And he still knows how to push buttons. In a tournament format, that’s a critical skill set. Remember, this isn’t a full-season gig. He doesn’t need to worry about managing the ebbs and flows of 82 games. And he certainly doesn’t need his players to love him.

He simply needs them to take on his personality.

The brashness. The swagger.

For two weeks. That’s it.

Anything can happen in a short tournament. A goalie can get hot. An injury can weaken a lineup. A bounce can swing a close game.

Lombardi can’t control those things. But by handing the reins to Tortorella he’s making a clear statement about the one thing he can control. It’s go big or go home for Team USA.


• Tortorella won’t be spending all of his time between now and August attending to World Cup planning. The coach was named on Tuesday morning as one of 11 analysts who’ll contribute to the NHL Network during the upcoming season.

Tortorella will be joined by Kevin Weekes, Scott Stevens, John MacLean, Dave Reid, Mike Rupp, Neil Smith, Brian Boucher, Marty Biron, Mike Johnson and E.J. Hradek.

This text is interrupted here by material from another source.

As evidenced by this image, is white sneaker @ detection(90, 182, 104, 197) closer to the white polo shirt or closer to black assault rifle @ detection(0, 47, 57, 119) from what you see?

It’s a solid group, with standouts in Biron and Boucher, but there is also a painfully heavy New York/New Jersey/Philadelphia presence. No doubt that’s a matter of practicality—the network’s new studios are in Secaucus, New Jersey—but mixing in a couple of Western Conference voices even on a part-time basis would make for a better balanced presentation.

The network also announced that long-time host Kathryn Tappen will return to regular duty after the new year. She’ll be joined by Steve Mears, former NESN host Jamison Coyle, CBS Radio vet Tony Luftman and FSN North’s Jamie Hersch.